Don Griesmann reminded me today in his blog about one of my pet year end peeves… the charity ratings that pop up in magazines like Forbes or are published on self-proclaimed watchdog sites like Charity Navigator. (I get particularly incensed at a business magazine editor claiming to know what the most effective charities are — give me a break.) With just under a million public charities in the US, there is no way that anyone could possibly know of every charity that is doing a great job.
One enormous hole in these rating systems is the lack of a handy report to measure societal impact. And you know that these raters are not investigating each and every charity firsthand. So these rating systems are mostly based on the information that can be gleaned from the Form 990. This results in too much attention on finances, in particular the ratio of program vs management/fundraising expenditures.
While it is a noble pursuit to try to help the public make more informed decisions about the charities they donate to, unfortunately, there is no easy rating system for measuring community benefit.? Here’s the problem with using low overhead as the determinate of effectiveness:
- The info on 990s, from which these systems receive their data, is unreliable. Studies of 990s show that there are many mistakes, with under reporting of fundraising expenses a frequently occurring error.? Show me two accountants, and I’ll show you two different methods of classifying expenses.
- Less sophisticated organizations rarely use full cost accounting to its fullest to allocate program related overhead thereby disadvantaging themselves by showing excessive overhead.
- The more an organization relies on gifts from many individuals, the more likely they are to have higher fundraising costs.
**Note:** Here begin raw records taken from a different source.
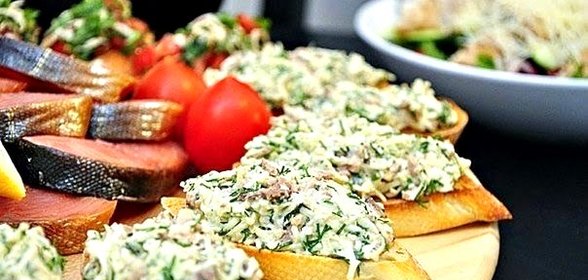 Бутерброды с печенью трески и яйцами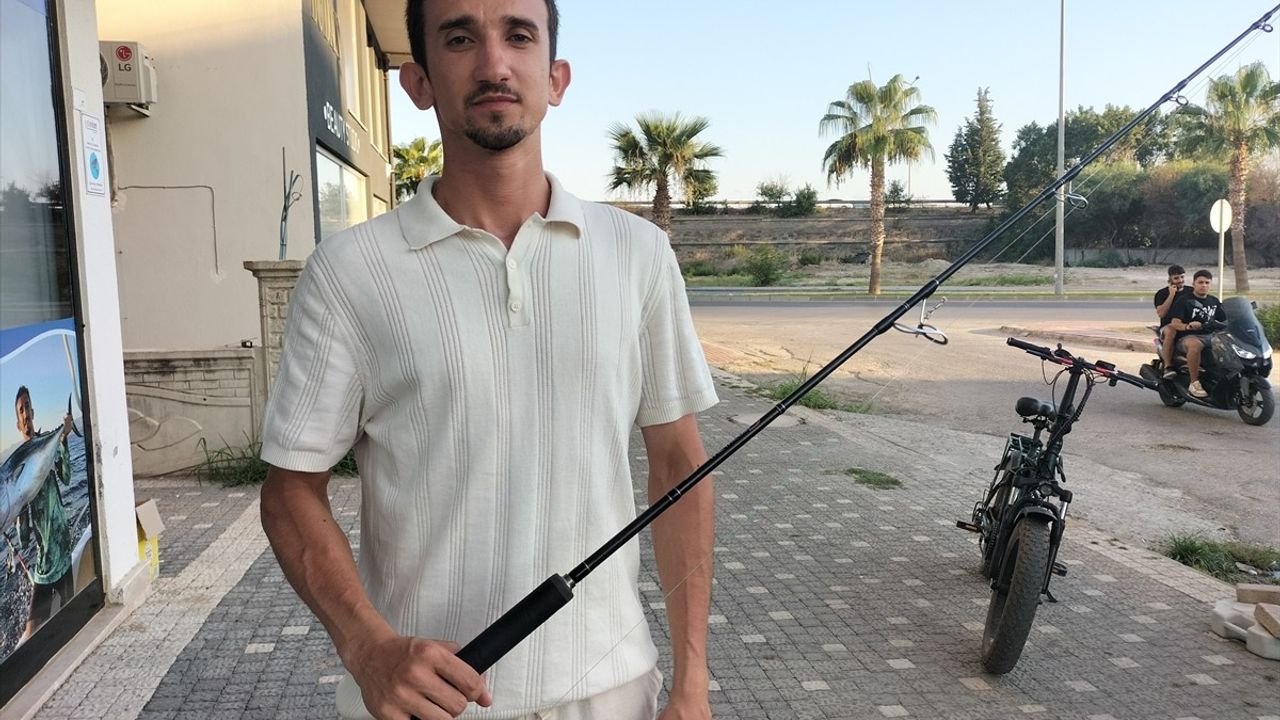 Antalya'da Amatör Balıkçılar Balina Görüntüledi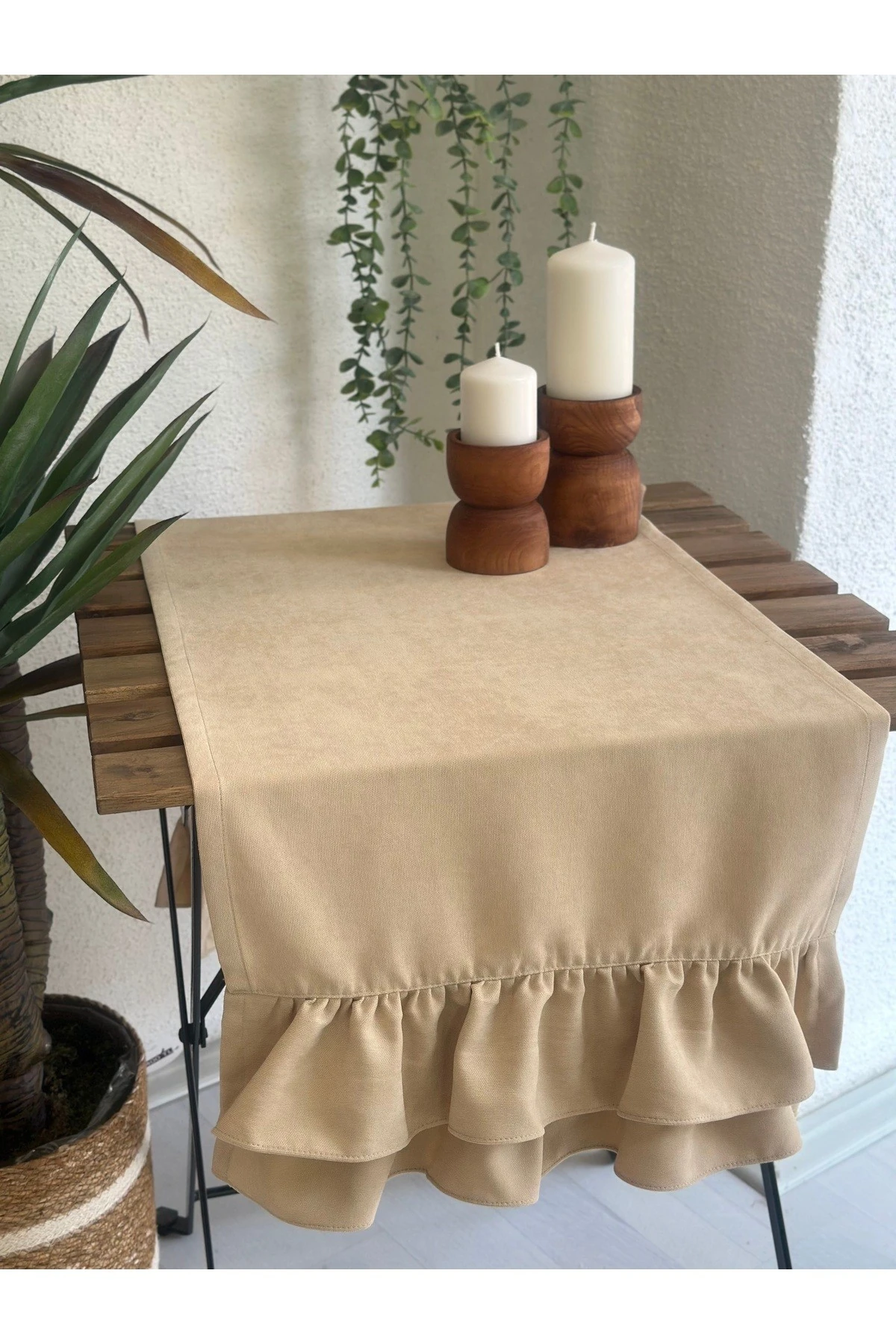 Vintage Kadife Dokulu Dertsiz Çift Kat Fırfırlı Bej Runner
It just costs more to manage all of those relationships than it does to secure a few big grants or huge contributions of inkind services.
- Spending more on fundraising may also result in having more money available for program, period. A national organization I worked for ratched up its proportionate fundraising expenses which caused its ratio of program to overhead to drop from 75% to 70%. But at the end of the day, the organization was spending millions more dollars on program than it had at the lower overhead cost. Is that bad?